I grieved quite a bit on Monday night. The reality of it all hit pretty hard. Steven and I were able to go to dinner by ourselves to talk and process a little bit. We see such grace that God allowed me to realize what was happening a little bit at a time. Even from the beginning I was a tiny bit suspicious since I was not sick at all. It seems like it would have been harder to find out suddenly at an ultrasound. It appears as though the baby was not healthy and how kind of the Lord to take it before I became too attached. If it were even just a few more months from now, I would be experiencing a different level of grief.
That precious little life will never know the pain and suffering that this world brings. I am so grateful to have carried that baby even just the few short weeks that I did. I am not sorry I shared my news of being pregnant with friends and family. It was a joyful time and it is healing to also now share my grief with others. Friends and family have been so kind and I have sensed such a sincere comfort from so many. Not to mention so many friends who have also been through the same thing. I know that it is so very common, not that it makes me any less sad, but definitely a comfort to talk with women who have experienced the very same thing.
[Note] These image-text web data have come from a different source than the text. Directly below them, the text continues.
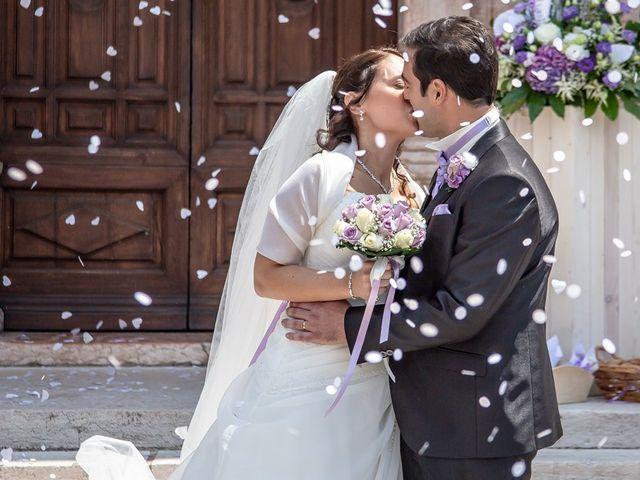 Il matrimonio di Manuel e Sara a Capriate San Gervasio, Bergamo 160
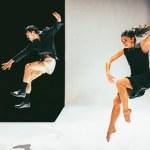 3 Stichting Genees-Kunst en Nederlands Dans Theater bieden exclusieve dansvoorstelling voor ziekenhuispatiënten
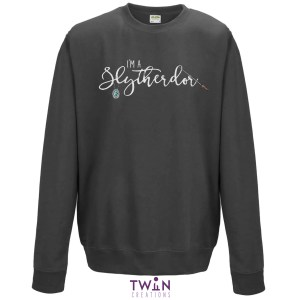 Slytherdor Unisex Jumper Grey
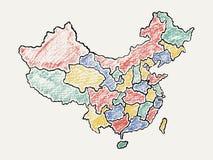 Λεπτομερής σχεδιαζόμενος χέρι χάρτης της Κίνας ελεύθερη απεικόνιση δικαιώματος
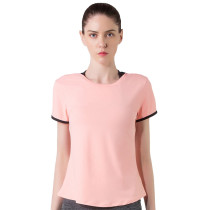 Sports ATHLETE Women Short Sleeve Shirts KL632150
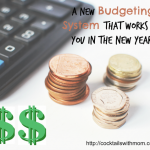 Find A New Budgeting System That Works For You In The New Year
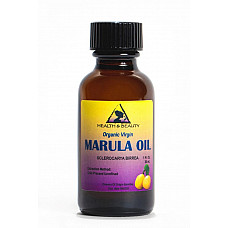 Marula oil unrefined organic virgin cold pressed raw pure glass bottle 1.0 oz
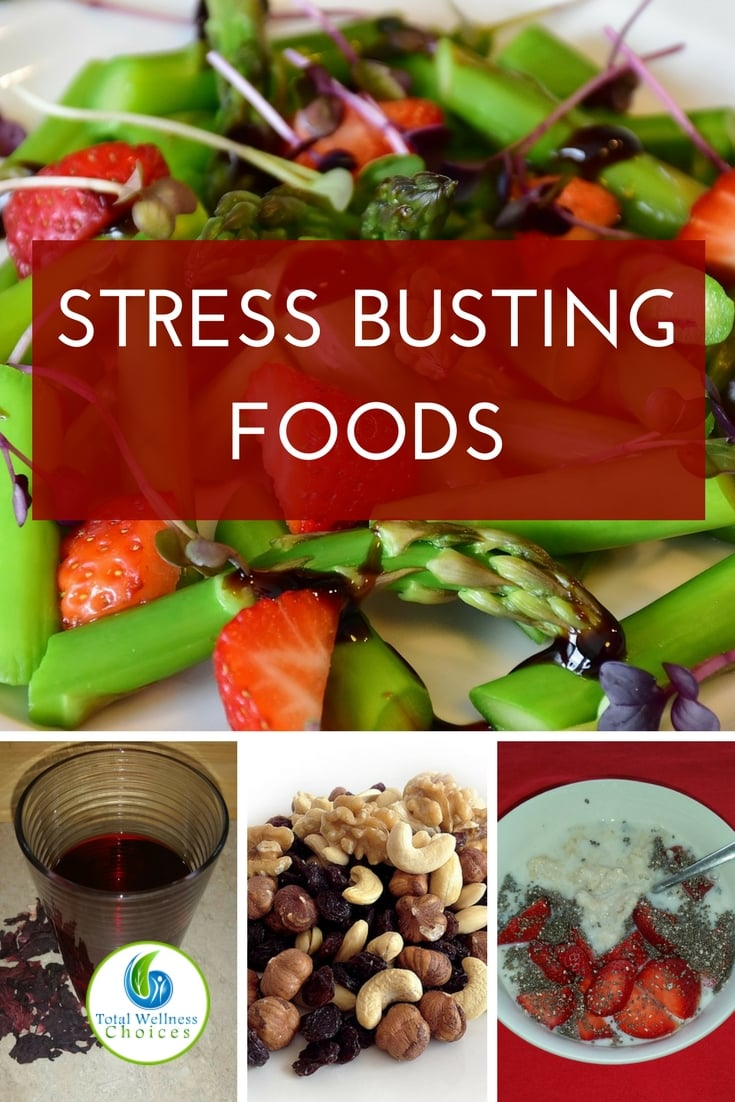 Reduce stress naturally with these stress busting foods! #naturalstressrelief #healingfoods #naturalremedies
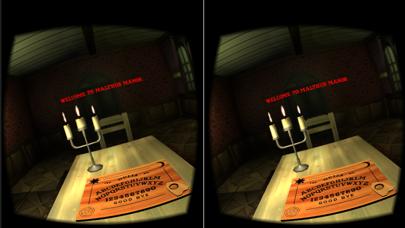 Spirit Board VRのおすすめ画像5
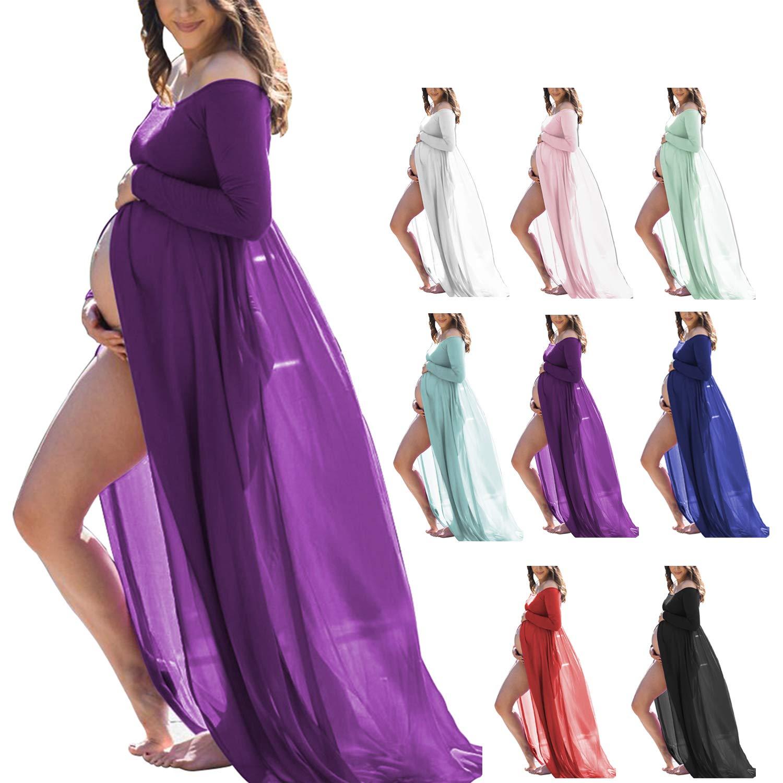 Women's Maternity Photography Dress Stretchy Long Sleeve Chiffon Split Front Photoshoot Baby Shower(Purple,L)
Our computer crashed a few weeks ago. We do now have a new one, my very own in fact...woohoo!! I have some fun things to update you on, our homeschool stuff, sewing, and one hilarious video. But, I have to download Picasa and get to know my new computer a little bit.
This weekend some of Steven's childhood buds are coming into town. They are playing in a flag football tournament. It is to raise money for our crisis pregnancy center here in town. Should be fun and hilarious. Then Steven's parents will be in town for several days. And finally we are headed to the beach for about a week with Scott, Laura Beth, and their two munchkins. While we are there, we will celebrate Luke's fourth birthday. My plan between now and then is to somehow sew two superhero capes for him. One batman, the other superman. Spiderman is his favorite, but I'm pretty sure he doesn't wear a cape. You know, I'm pretty new to the whole superhero thing. Not around it much since I grew up in a house with three sisters.
Also feel the need to tell you that Andrew is wearing. me. out. He is 18 months. That is pretty much all I need to say. Except that Luke was kind of a dream toddler. But I'm guessing he was the exception. Andrew is a pistol and a half. He gets mad if you look at him wrong. He is also fearless and have found him lately standing on the arm of the sofa ready to jump somewhere, anywhere, not even a thought as to how he might land. His latest thing is standing on Steven's back. He pretty much loves to climb on anything just to stand up once he gets on it, whatever it is. I looked up this morning and after about one second he had climbed from his highchair onto the kitchen table. (We have a wooden restaurant highchair that pulls directly up to the table and the seatbelt really won't hold him in.) The thing that makes me nervous is Ellie really didn't outgrow the "terrible twos" until she was well into her threes.
Well, just wanted to let you know what was going on with us. I'm sure there will be a few hard days, moments left to go through, but God is so faithful and sufficient to meet every need.